L'attrapeur d'ombres (Patrick Bard)


 

 

« L’attrapeur d’ombres » est un roman d’un journaliste et photographe répondant au nom de  Patrick Bard.

L’histoire est celle d’un polar sous fond de guerre en Yougoslavie dans les années 90.

Sébastien Meyer, photographe français est un jour victime d’un tir de sniper alors qu’il fait un  reportage sur la guerre dans les rues de Sarajevo.

Il frôle la mort et revient à Paris privé de son œil droit.

Il lui est alors impossible de retravailler et il sombre dans la déchéance aussi bien physique que sociale et économique.

Le conflit se règle au milieu des années 90 par les bombardements de l’OTAN mais Sébastien n’a plus qu’une seule obsession, retourner en Yougoslavie pour comprendre ce qui lui est arrivé et aussi tuer l’homme qui l’a éborgné.

Pendant 400 pages, l’auteur construit un récit solide foisonnant de nombreux personnages d’importance variable avant que tous ces fragments de vie épars convergent pour offrir les clés de l’intrigue.

Mais « L’attrapeur d’ombres » ne traite pas que de la guerre en Yougoslavie, il se veut plus global et aborde bon nombres des aspects les moins reluisants de l’âme humaine.

Ainsi le destin des femmes africaines victimes de la guerre dans leur pays et enrôlées de force dans des filières de prostitutions jusqu’en Europe est un des thèmes centraux du roman notamment par le personnage d’Amélie, jeune centrafricaine martyre ballottée par un destin difficile.

L’Afrique donc tout comme la Yougoslavie ou finalement n’importe quel pays ravagé par la guerre, se retrouvent la cible de mafia composées d’ex mercenaires reconvertis en trafiquants d’armes ou de chair humaine.

A coté de cela, l’auteur nous dépeint quelques Occidentaux, européens ou américains riches et oisifs, cherchant à assouvir leur pulsions voyeuristes en participants à des « tours operators » les emmenant voir la mort en direct.

Quand aux ONG, elles ne sont pas vraiment épargnées non plus, souvent présentées comme composées d’idéalistes irresponsables et dangereux.

Dans ce monde empreint de noirceur et de pessimisme, seul le héros Sébastien semble faire preuve d’intégrité et de révolte, photographiant frénétiquement les victimes de guerre pour témoigner de la barbarie du monde.

On trouvera cette vision du monde quelques peu manichéenne et simpliste.
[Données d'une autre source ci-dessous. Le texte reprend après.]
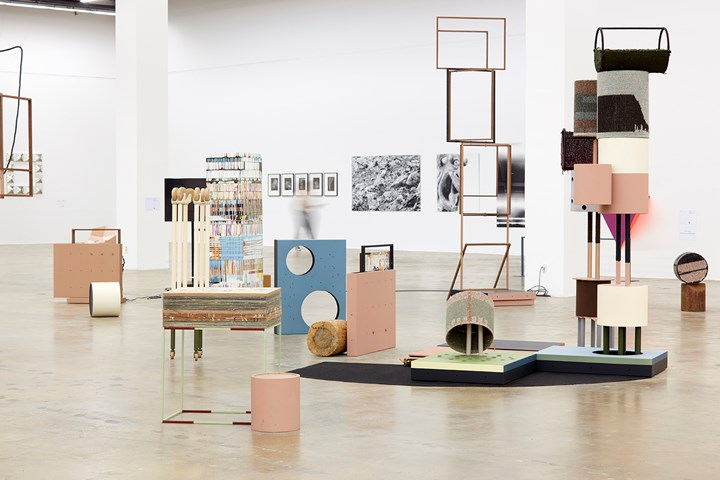 Suki Seokyeong Kang, Black Mat Oriole (2011–2016). Paintings, sculptures, video, installation. Exhibition view: Gwangju Biennale 2016: The Eighth Climate (2 September–6 November 2016). Courtesy the artist and Gwangju Biennale.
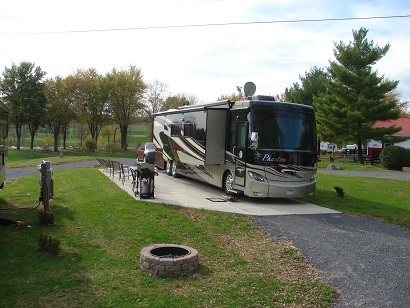 RV on site at Candy Hill Campground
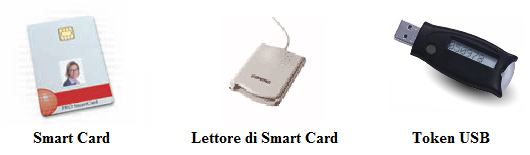 3.3.3 Smart card e Token USB 53 3.3.3 Smart card e Token USB La smart card è un dispositivo hardware, evoluzione della normale tessera magnetica.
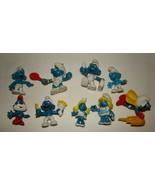 Vtg Smurfs Smurfette Miniature Figure Figurine PVC Lot Superman lot 9 - $24.99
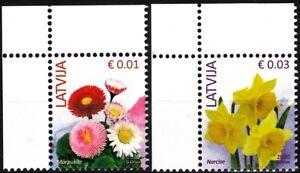 "LATVIA 2020-12 Definitive: FLORA Flowers. 0.01 0.03 Reprints ""2020"". CORNER, MNH"
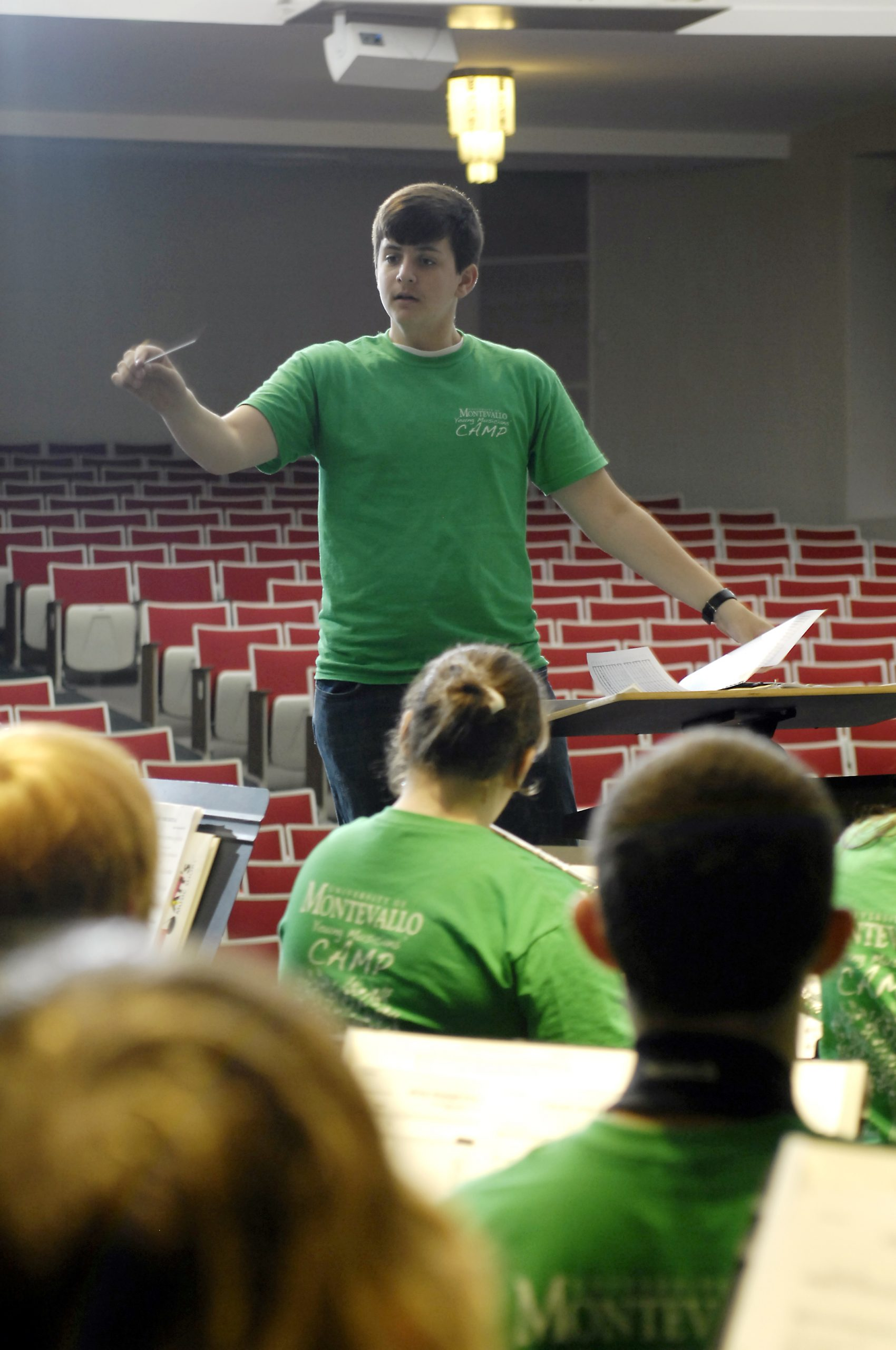 Grant, age 16, rehearsing the 2011 University of Montevallo Young Musicians' Camp Wind Ensemble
Mon sentiment par rapport à ce livre n’est pas fameux, on devine que l’auteur lui même photographe et reporter a mis beaucoup de lui même dans le personnage principal mais sans réellement se remettre en question.

Qu’est ce qui en effet pousse ces reporters à se jeter sur tous les grands conflits de ce monde, à quelques fois outrepasser toutes les consignes de sécurité pour décrocher le « scoop » , eux même ne sont ils pas accro à une forme drogue d’adrénaline pure  et quelques fois eux aussi voyeuristes  sans aucune morale ?

Je pense en cela à l’affaire du photographes de Paris Match faisant complaisamment poser les Talibans avec les effets personnels des soldats français tués.

Sur le thème du fond encore, le livre présente une vision abominable du monde entre pays sous développés ravagés par la guerre et pays développés récupérant dans leurs couches les plus basses les débris de ces drames.

La description détaillée du conflit yougoslave est en effet à désespérer du genre humain, notamment avec ce personnage de Goran Milkovic, sniper serbe tirant dans les rotules des enfants pour faire accourir les adultes afin d’éliminer plus de monde.

Alors oui ces choses la existent, mais l’être humain est aussi capable de belles choses et ces visions monolithiques d’enfer terrestre permanent sont lourdes à supporter pendant 400 pages.

Au niveau du style et des détails, le récit ne brille pas non plus par sa légèreté.

Certains personnages sont découpés à la hache, comme le body builder californien accro aux snuff movies et Kamel, le « rebeu de service » et son langage de cité absolument pas crédibles pour un sous.

Les seuls points qui m’ont intéressés dans ce livre sont la découverte des séquelles psychologiques des rescapés du conflit yougoslave et la consternation devant la passivité des forces de l’ONU lors du massacre de Srebrenica.
Au final un roman policier extrêmement glauque et lourd qu'on oubliera je pense aussi vite qu'un article de Paris-Match sur Yves Rénier.